Dopamine wordt geproduceerd uit het aminozuur tyrosine. In ons lichaam wordt tyrosine met behulp vitaminen en mineralen omgezet in de stof L-Dopa en vervolgens in dopamine. Uit dopamine kan ons lichaam ook weer adrenaline maken. Dopamine heeft als belangrijke functie dat het ons beloningssysteem in de hersenen kan activeren. Daarnaast staat dopamine voor motorische aansturing, focus, motivatie en passie.
De stof waaruit serotonine wordt geproduceerd is het aminozuur tryptofaan. Met de hulp van verschillende vitaminen en mineralen wordt tryptofaan omgezet in de stof 5-HTP en vervolgens in serotonine. Vanuit serotonine wordt ook melatonine geproduceerd. Serotonine heeft invloed op onze stemming, spijsvertering, slaap en pijngevoeligheid.

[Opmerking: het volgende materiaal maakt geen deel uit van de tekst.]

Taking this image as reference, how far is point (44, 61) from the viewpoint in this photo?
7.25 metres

Acetylcholine word gemaakt uit de stof choline. Choline is een belangrijke voedingsstof welke voornamelijk te vinden is in eieren en vlees (lever). Acetylcholine is nauw betrokken bij de overdracht van prikkels van zenuwen naar spieren. Het heeft invloed op ons denk- en leervermogen, creativiteit, het leggen van verbanden en reactietijd.
Het aminozuur glutamine wordt met behulp van vitaminen en mineralen als cofactoren omgezet in GABA. GABA staat voor gamma-aminoboterzuur. GABA heeft een remmende werking. Het kan de activiteit van zenuwen remmen en daarmee rust brengen in het zenuwstelsel. Daarnaast heeft GABA invloed op de slaap, structuur, verbinding, veiligheid en zorgzaamheid.
Neurotransmitters en hormonen zijn beide signaalstoffen. Het grootste verschil is dat hormonen in bepaalde organen, zoals hersenen, schildklier en bijnieren, worden geproduceerd en vervolgens worden afgegeven aan het bloed. Via het bloed wordt het hormoon vervoerd naar het doelorgaan, het orgaan waar het zijn functie kan uitvoeren. Neurotransmitters daarentegen worden niet vervoerd via de bloedbaan, maar de prikkelgeleiding verloopt via de zenuwcellen. Eenmaal aangekomen bij de betreffende doelzenuwcel kan ook de neurotransmitter zijn taak vervullen.